これがヴィヴィの言う、クズ冒険者大移動、である。
ある乗合馬車がユダスに到着し、一組のパーティが乗合馬車から降りた。
そのパーティのリーダーが周りを見回しながらなんか誇らしげな顔で言った。
「ここが俺らの新しい新天地だぜ!」
「おいおい、“新”が多いぞ」
「はははっ」
彼らはクズ集団プライドの残党であった。
つまりクズであった。
彼らは同じくプライドの残党の仲間から手紙をもらい、ユダスは事後依頼が禁止されておらずクズスキル?やり放題だと知ってはるばるやって来たのだった。
そう、彼らは自分達の行いを反省することのないクズ冒険者達であった。
翌朝。
クズパーティが冒険者ギルドに入ると、冒険者達の鋭い視線を浴びた。
プライドの残党の手紙にあったようにユダスを拠点としている冒険者のランクは他のギルドと比べて明らかに低い。
だが、イコール弱いというわけではない。
彼らの多くは戦うことに生きがいを感じる戦バカでランクに興味がなく、実力はBランクに匹敵するのにFランクのままでいる者も少なくないのだ。
クズ冒険者達は彼らが自分達より力のある、ランクの高い冒険者だと思い込み怖気付く。
幸いにも彼らは皆興味を失ったのか、すぐにその視線は外れた。
彼らは内心ほっとしながらギルド内を見渡すが彼らを呼んだクズ仲間の姿はなかった。
「よし、とりあえず依頼を見るか」
「「おう!」」
クズパーティが寄生出来そうなパーティを物色しながら依頼掲示板を見ていると彼らより明らかに若い冒険者が依頼掲示板へやって来てぴっと依頼書を剥がした。
クズ冒険者達はその依頼内容をしっかりと覚えており、その依頼は彼らが“参加できる”Eランクの魔物退治であった。

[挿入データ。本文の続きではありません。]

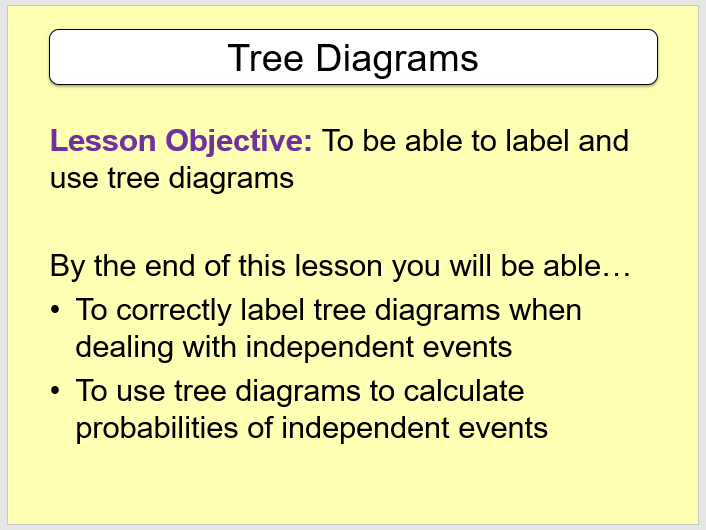 Probability Tree Diagrams (Independent Events) Lesson with Worksheet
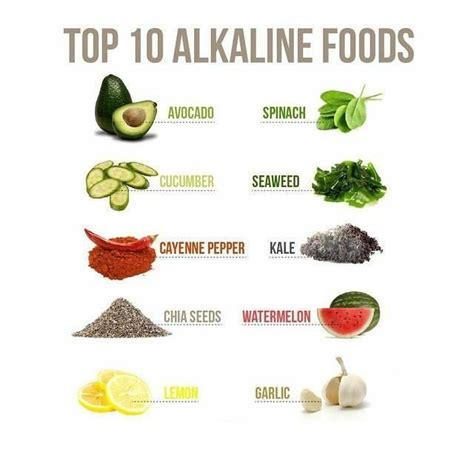 Alkslize And Detox by Top 10 Alkaline Foods For Kickstarting A Detox Embedded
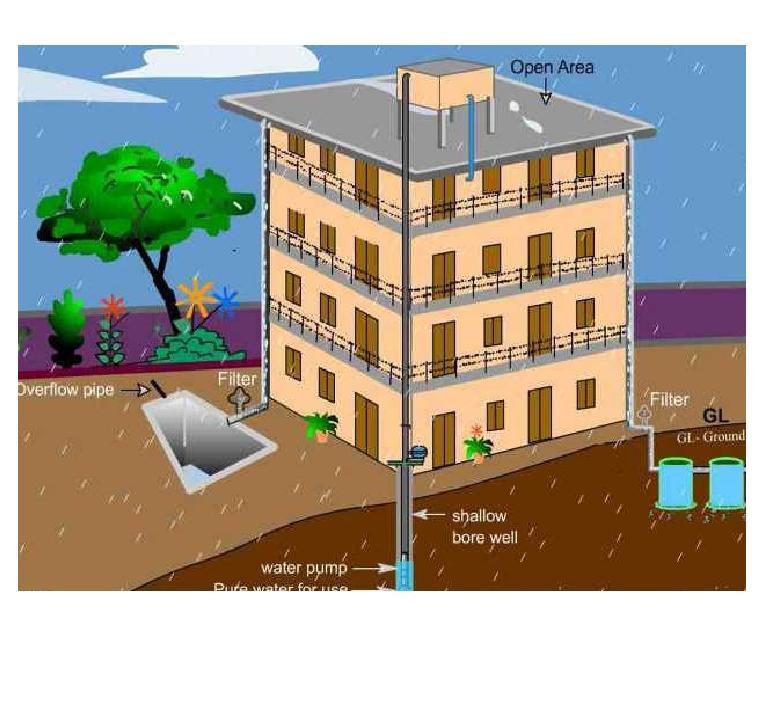Get Rain Water Harvesting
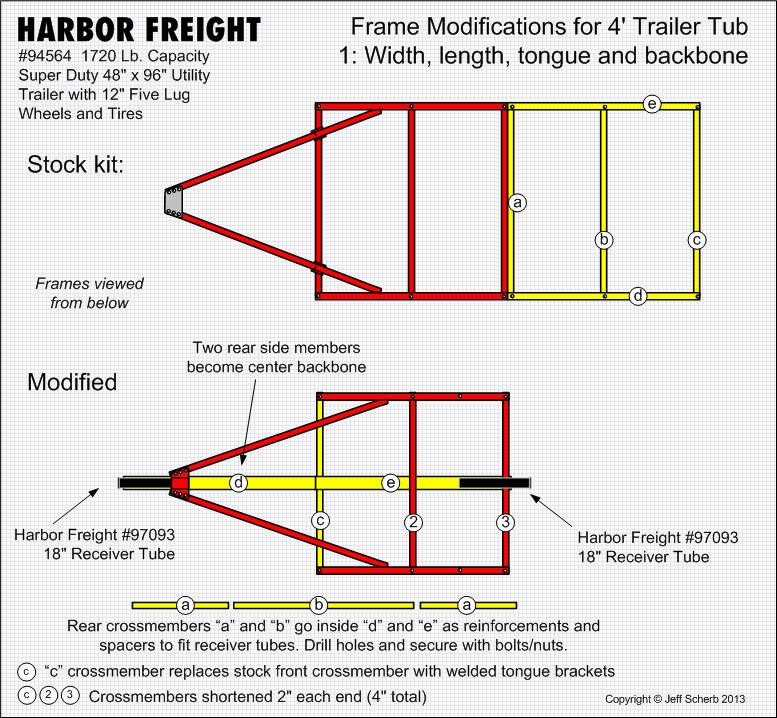 HF 4x8 reconfigured to become a much stronger 4x4 trailer | Kayak ...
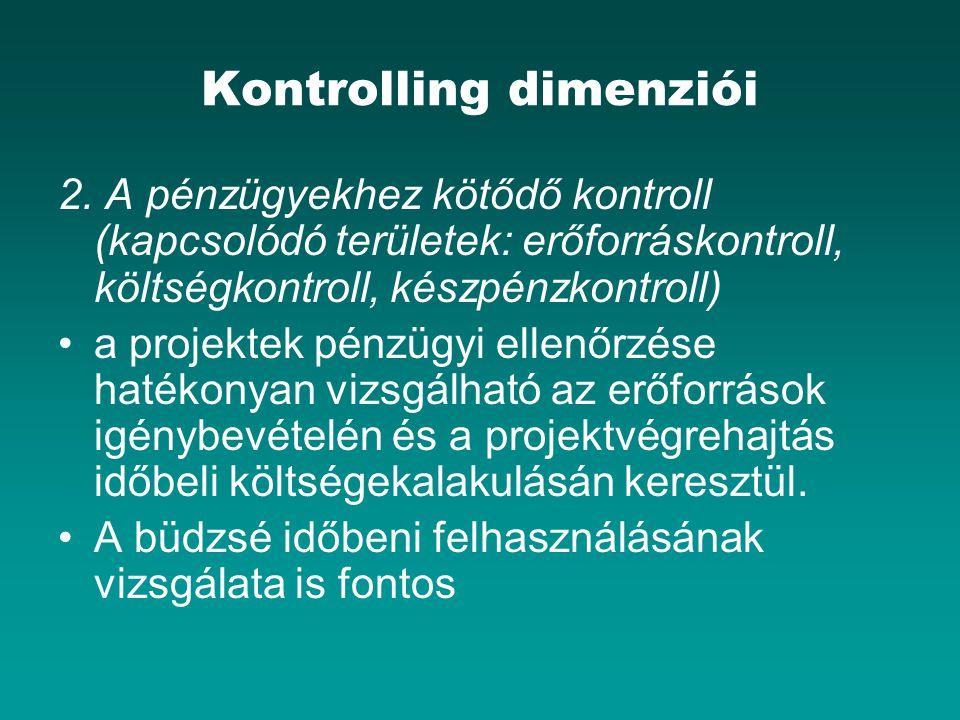 Kontrolling dimenziói 2. A pénzügyekhez kötődő kontroll (kapcsolódó területek: erőforráskontroll, költségkontroll, készpénzkontroll) a projektek pénzü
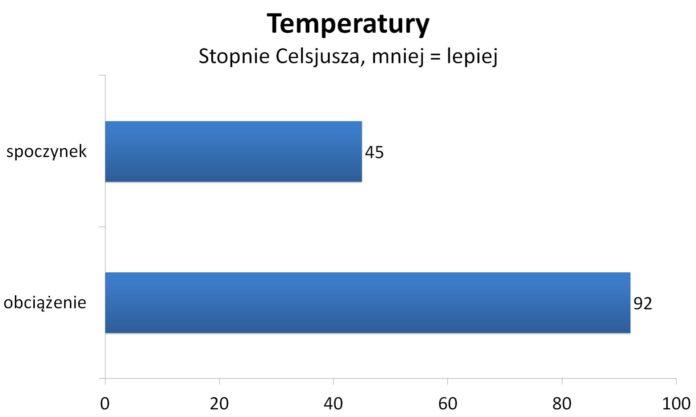 Ryzen 7 2700X OC - Temperatury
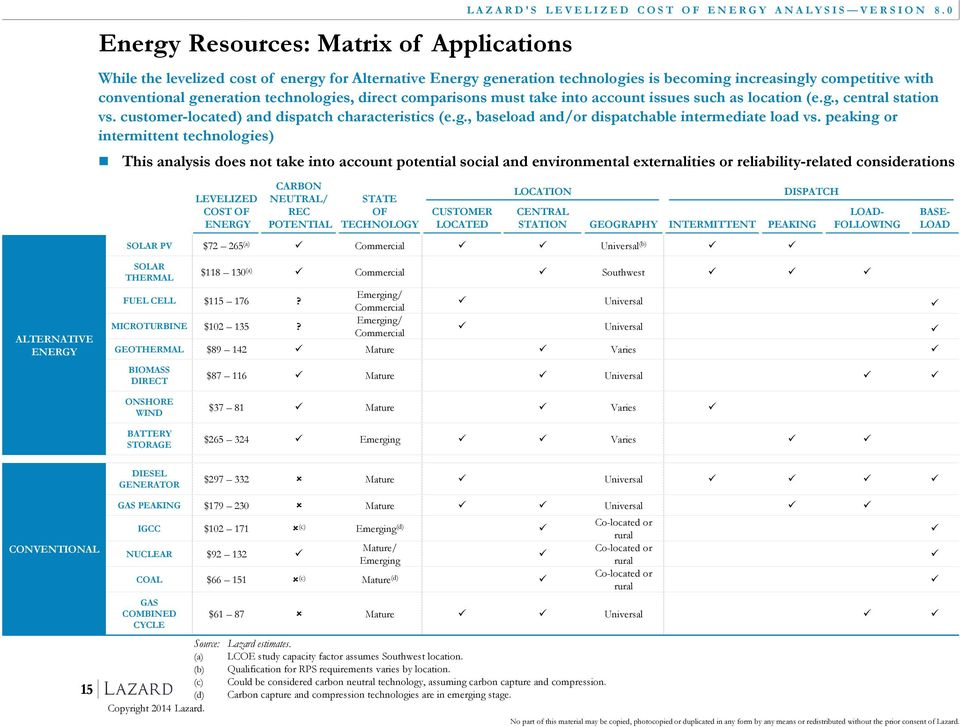 peaking or intermittent technologies) LAZARD'S LEVELIZED COST OF ENERGY ANALYSIS VERSION 8.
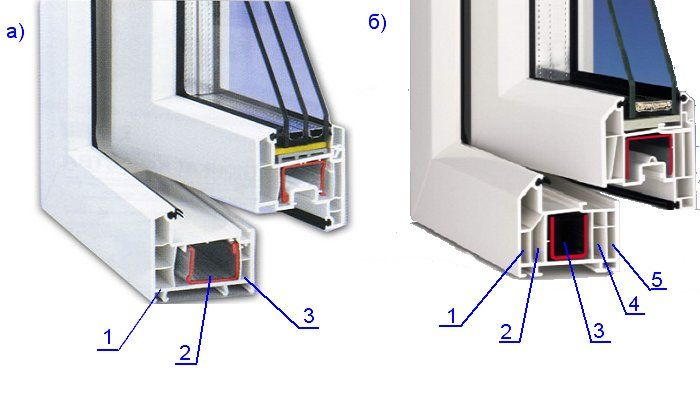 Пластиковые и металлопластиковые окна: 3 камерные пластиковы.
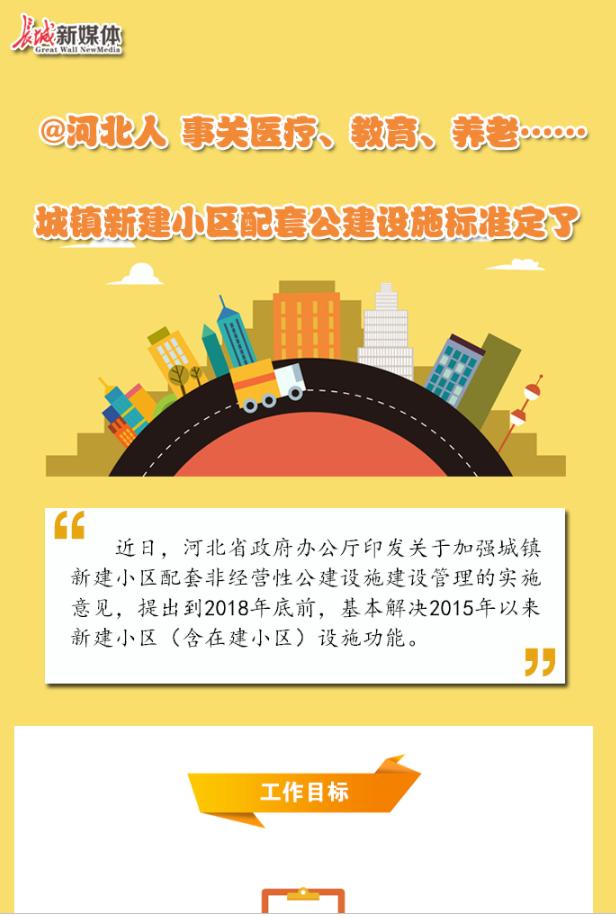 【图解】@河北人 事关医疗、教育、养老 城镇新建小区配套公建设施标准定了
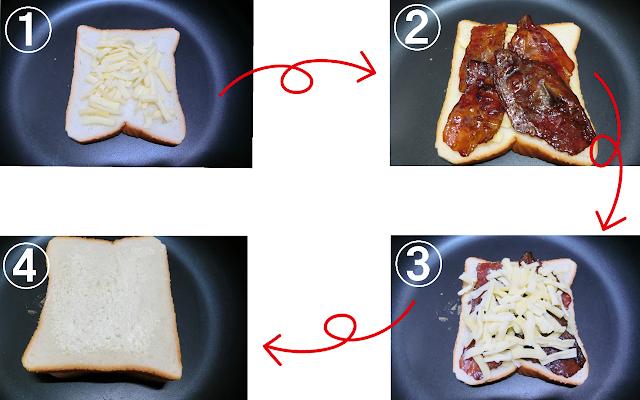 フライパンを弱火~中火の間で熱し、バターを塗った面を下に置き、ナチュラルチーズ(25g)、たれを絡めたベーコン、ナチュラルチーズ(25g)の順に重ねて最後にもう1枚の食パンをバターを塗った面を上にしてのせます。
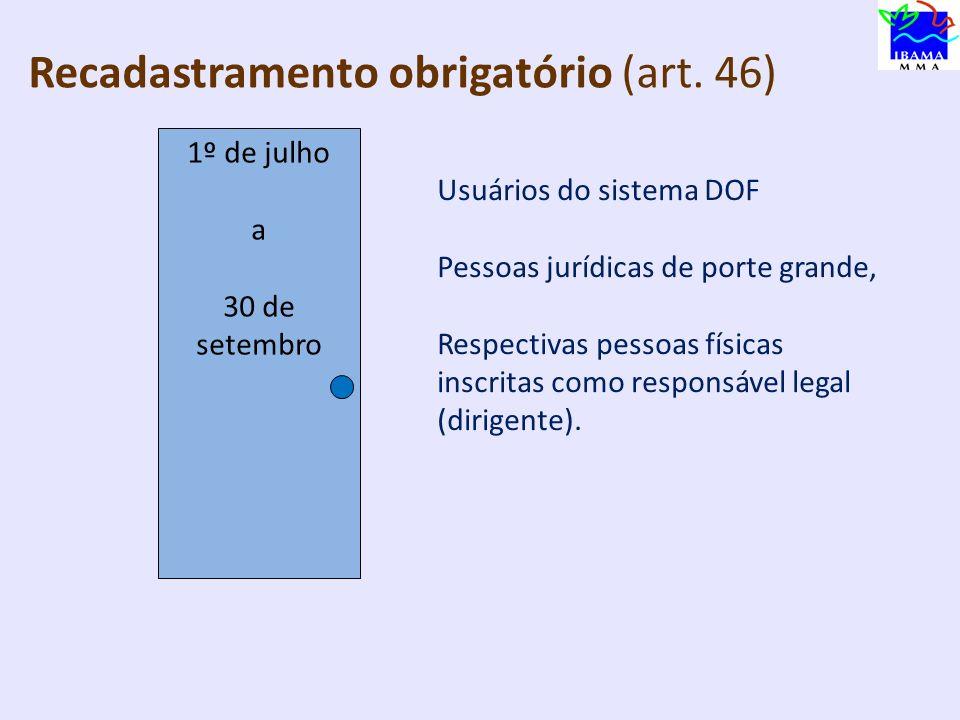 R Recadastramento obrigatório (art. 46) A IN obriga o recadastramento de todos os inscritos, sob pena de Suspensão para averiguações. PONTO DE PARTIDA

依頼書を持った若い冒険者はそのままカウンターに向かい、依頼処理をして彼のパーティを引き連れてギルドを出ていった。
彼らが受付処理しているのをこっそりと後ろから見ていたクズパーティの盗賊が彼らの冒険者ランクが自分達より下である事をリーダーに知らせる。
満面の笑みを浮かべながらリーダーが叫ぶ。
「よしっ、一仕事するか!」
「「だな!!」」
クズパーティは彼らの後を追ってギルドを出ていった。
その後、しばらくしてギルド内で何故か笑いが起こったが、彼らクズパーティは知る由もなかった。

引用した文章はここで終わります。